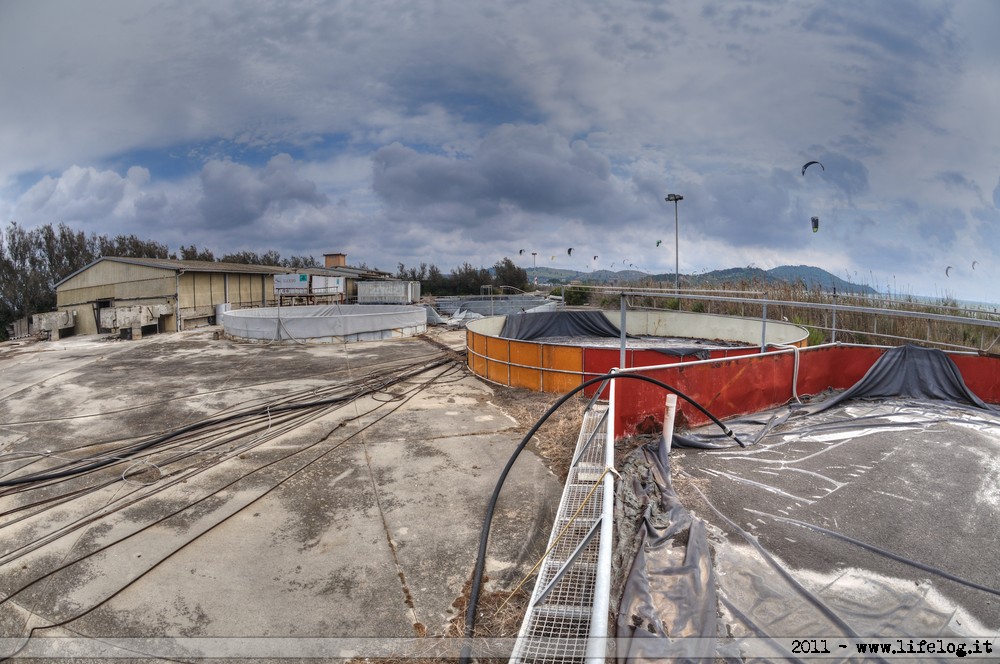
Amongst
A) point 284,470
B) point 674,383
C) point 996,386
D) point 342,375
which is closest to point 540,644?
point 674,383

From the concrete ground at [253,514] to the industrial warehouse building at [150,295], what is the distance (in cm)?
1496

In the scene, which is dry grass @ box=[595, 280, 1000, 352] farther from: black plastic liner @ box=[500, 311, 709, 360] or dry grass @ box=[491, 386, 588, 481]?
black plastic liner @ box=[500, 311, 709, 360]

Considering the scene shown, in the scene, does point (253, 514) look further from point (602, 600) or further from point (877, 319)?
point (877, 319)

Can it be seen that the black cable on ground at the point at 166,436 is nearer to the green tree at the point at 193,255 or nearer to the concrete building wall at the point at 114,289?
the concrete building wall at the point at 114,289

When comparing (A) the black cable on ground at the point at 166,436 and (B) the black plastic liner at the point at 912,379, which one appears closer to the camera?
(A) the black cable on ground at the point at 166,436

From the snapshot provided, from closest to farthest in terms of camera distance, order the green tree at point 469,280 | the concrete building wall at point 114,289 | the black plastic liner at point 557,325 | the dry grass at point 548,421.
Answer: the dry grass at point 548,421 → the black plastic liner at point 557,325 → the concrete building wall at point 114,289 → the green tree at point 469,280

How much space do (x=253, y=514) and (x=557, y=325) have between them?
17532 mm

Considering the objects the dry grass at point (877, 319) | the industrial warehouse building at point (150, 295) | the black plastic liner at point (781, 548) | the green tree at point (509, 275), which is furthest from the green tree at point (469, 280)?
the black plastic liner at point (781, 548)

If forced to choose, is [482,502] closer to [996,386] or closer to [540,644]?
[540,644]

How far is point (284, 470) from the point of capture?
7.37m

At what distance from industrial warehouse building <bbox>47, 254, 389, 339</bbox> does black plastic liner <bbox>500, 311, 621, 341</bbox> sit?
17.5m

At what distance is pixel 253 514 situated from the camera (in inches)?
237

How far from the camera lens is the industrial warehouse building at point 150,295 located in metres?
25.2

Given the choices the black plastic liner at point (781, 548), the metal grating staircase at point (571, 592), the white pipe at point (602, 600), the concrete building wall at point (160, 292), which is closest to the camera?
the white pipe at point (602, 600)
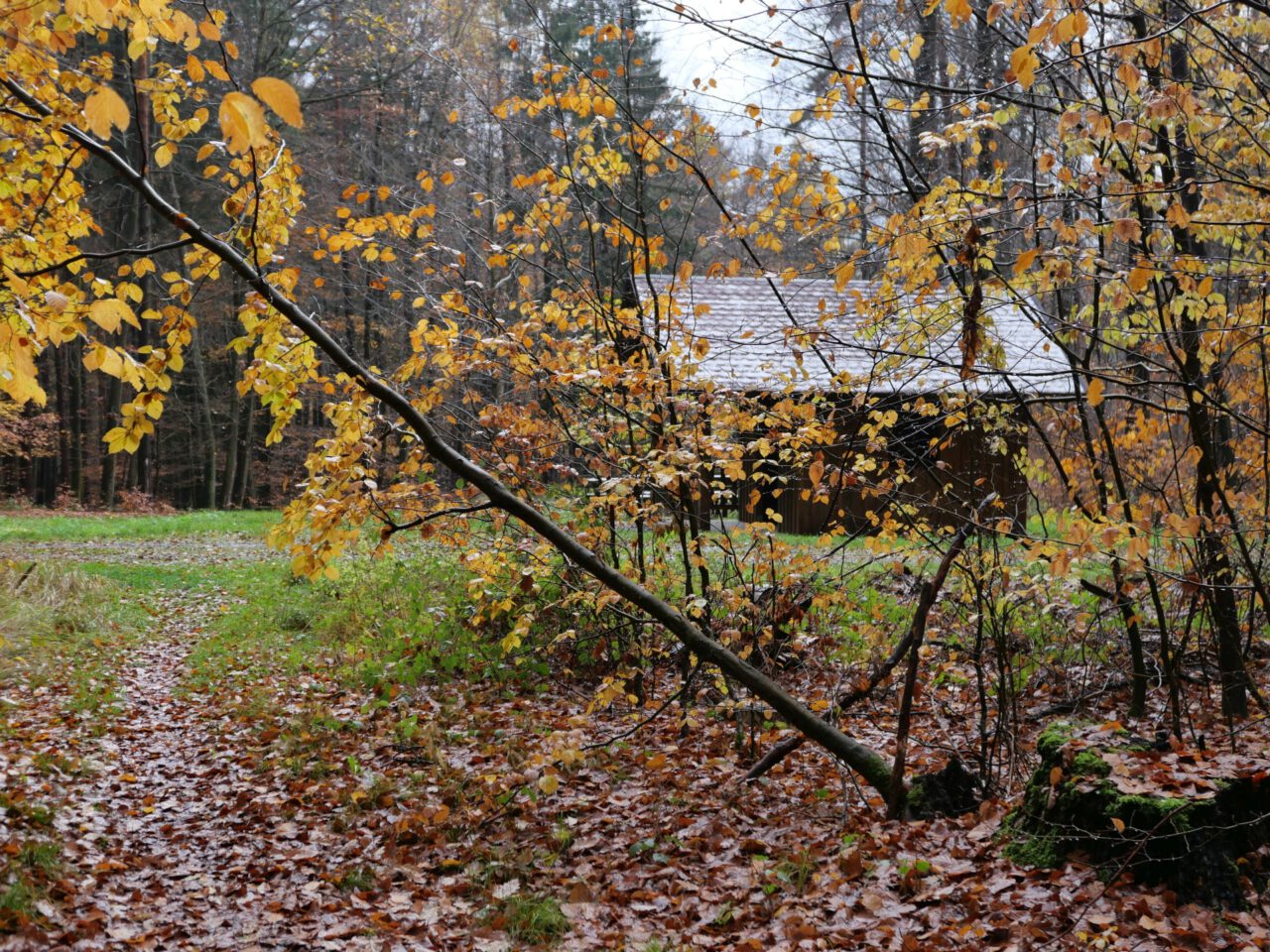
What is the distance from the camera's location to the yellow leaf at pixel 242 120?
2094 mm

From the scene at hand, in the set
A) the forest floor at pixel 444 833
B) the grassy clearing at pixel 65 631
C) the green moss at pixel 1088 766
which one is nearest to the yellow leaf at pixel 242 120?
the forest floor at pixel 444 833

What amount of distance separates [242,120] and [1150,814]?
13.7 feet

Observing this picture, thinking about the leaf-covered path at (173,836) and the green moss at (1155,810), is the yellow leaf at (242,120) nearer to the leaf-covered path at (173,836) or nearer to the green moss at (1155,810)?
the leaf-covered path at (173,836)

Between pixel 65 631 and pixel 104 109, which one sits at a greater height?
pixel 104 109

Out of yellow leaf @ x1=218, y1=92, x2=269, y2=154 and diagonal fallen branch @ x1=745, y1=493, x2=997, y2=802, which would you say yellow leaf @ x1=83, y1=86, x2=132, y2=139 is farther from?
diagonal fallen branch @ x1=745, y1=493, x2=997, y2=802

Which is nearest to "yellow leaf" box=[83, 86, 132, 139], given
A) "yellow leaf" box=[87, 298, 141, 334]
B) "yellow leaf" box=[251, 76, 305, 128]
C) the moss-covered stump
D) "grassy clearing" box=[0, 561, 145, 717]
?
"yellow leaf" box=[251, 76, 305, 128]

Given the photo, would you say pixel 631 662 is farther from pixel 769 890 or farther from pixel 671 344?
pixel 769 890

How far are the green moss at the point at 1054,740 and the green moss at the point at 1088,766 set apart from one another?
0.13 meters

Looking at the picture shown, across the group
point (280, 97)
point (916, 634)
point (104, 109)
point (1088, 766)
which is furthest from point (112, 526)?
point (280, 97)

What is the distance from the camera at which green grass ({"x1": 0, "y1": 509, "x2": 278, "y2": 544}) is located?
17594 mm

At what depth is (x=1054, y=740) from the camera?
4586mm

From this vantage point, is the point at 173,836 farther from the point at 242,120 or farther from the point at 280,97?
the point at 280,97

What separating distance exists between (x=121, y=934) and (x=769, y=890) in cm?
304

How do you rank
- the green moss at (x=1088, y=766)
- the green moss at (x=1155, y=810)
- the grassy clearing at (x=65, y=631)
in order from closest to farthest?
1. the green moss at (x=1155, y=810)
2. the green moss at (x=1088, y=766)
3. the grassy clearing at (x=65, y=631)
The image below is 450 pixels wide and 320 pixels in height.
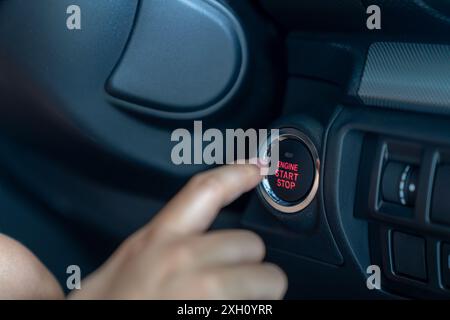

++++++++++++++++++++

Copy every one of the rows above word for word, and omit the pictures from your copy.

# RESPONSE FOR THIS EXERCISE
Amongst
A) point 284,470
B) point 674,383
C) point 996,386
D) point 342,375
which is closest to point 540,644?
point 674,383

From the concrete ground at [253,514] to the industrial warehouse building at [150,295], what is the distance (in cm)?
1496

In the scene, which is dry grass @ box=[595, 280, 1000, 352] farther from: black plastic liner @ box=[500, 311, 709, 360] or dry grass @ box=[491, 386, 588, 481]?
black plastic liner @ box=[500, 311, 709, 360]

Considering the scene shown, in the scene, does point (253, 514) look further from point (602, 600) or further from point (877, 319)?
point (877, 319)

Can it be seen that the black cable on ground at the point at 166,436 is nearer to the green tree at the point at 193,255 or nearer to the concrete building wall at the point at 114,289?
the concrete building wall at the point at 114,289

When comparing (A) the black cable on ground at the point at 166,436 and (B) the black plastic liner at the point at 912,379, which one appears closer to the camera?
(A) the black cable on ground at the point at 166,436

From the snapshot provided, from closest to farthest in terms of camera distance, order the green tree at point 469,280 | the concrete building wall at point 114,289 | the black plastic liner at point 557,325 | the dry grass at point 548,421.
Answer: the dry grass at point 548,421 → the black plastic liner at point 557,325 → the concrete building wall at point 114,289 → the green tree at point 469,280

How much space do (x=253, y=514) and (x=557, y=325) have between them?
17532 mm

Considering the objects the dry grass at point (877, 319) | the industrial warehouse building at point (150, 295) | the black plastic liner at point (781, 548) | the green tree at point (509, 275), which is furthest from the green tree at point (469, 280)?
the black plastic liner at point (781, 548)

If forced to choose, is [482,502] closer to [996,386] or closer to [540,644]?
[540,644]

How far is point (284, 470) from the point of capture?
7.37m

At what distance from industrial warehouse building <bbox>47, 254, 389, 339</bbox> does black plastic liner <bbox>500, 311, 621, 341</bbox> sit?
17.5m

At what distance is pixel 253 514 situated from the camera (in inches)?
237

How far from the camera lens is the industrial warehouse building at point 150,295 located in metres?
25.2

Given the choices the black plastic liner at point (781, 548), the metal grating staircase at point (571, 592), the white pipe at point (602, 600), the concrete building wall at point (160, 292), which is closest to the camera?
the white pipe at point (602, 600)
What is the distance from the camera's location to the yellow leaf at pixel 242 120?
2094 mm

From the scene at hand, in the set
A) the forest floor at pixel 444 833
B) the grassy clearing at pixel 65 631
C) the green moss at pixel 1088 766
which one is nearest to the yellow leaf at pixel 242 120?
the forest floor at pixel 444 833

What amount of distance separates [242,120] and [1150,814]?
13.7 feet

Observing this picture, thinking about the leaf-covered path at (173,836) and the green moss at (1155,810), is the yellow leaf at (242,120) nearer to the leaf-covered path at (173,836) or nearer to the green moss at (1155,810)?
the leaf-covered path at (173,836)

Between pixel 65 631 and pixel 104 109, which one sits at a greater height?
pixel 104 109

Out of yellow leaf @ x1=218, y1=92, x2=269, y2=154 and diagonal fallen branch @ x1=745, y1=493, x2=997, y2=802, which would you say yellow leaf @ x1=83, y1=86, x2=132, y2=139 is farther from?
diagonal fallen branch @ x1=745, y1=493, x2=997, y2=802

Which is nearest to "yellow leaf" box=[83, 86, 132, 139], given
A) "yellow leaf" box=[87, 298, 141, 334]
B) "yellow leaf" box=[251, 76, 305, 128]
C) the moss-covered stump
D) "grassy clearing" box=[0, 561, 145, 717]
?
"yellow leaf" box=[251, 76, 305, 128]

Given the photo, would you say pixel 631 662 is farther from pixel 769 890 or farther from pixel 671 344?
pixel 769 890

How far are the green moss at the point at 1054,740 and the green moss at the point at 1088,766 set apart from one another?
0.13 meters

Looking at the picture shown, across the group
point (280, 97)
point (916, 634)
point (104, 109)
point (1088, 766)
which is furthest from point (112, 526)?
point (280, 97)

What is the distance from the camera at which green grass ({"x1": 0, "y1": 509, "x2": 278, "y2": 544}) is located?
17594 mm

At what depth is (x=1054, y=740) from the camera?
4586mm

From this vantage point, is the point at 173,836 farther from the point at 242,120 or farther from the point at 280,97?
the point at 280,97

What separating distance exists between (x=121, y=934) and (x=769, y=890) in cm?
304

How do you rank
- the green moss at (x=1088, y=766)
- the green moss at (x=1155, y=810)
- the grassy clearing at (x=65, y=631)
in order from closest to farthest?
1. the green moss at (x=1155, y=810)
2. the green moss at (x=1088, y=766)
3. the grassy clearing at (x=65, y=631)
The image below is 450 pixels wide and 320 pixels in height.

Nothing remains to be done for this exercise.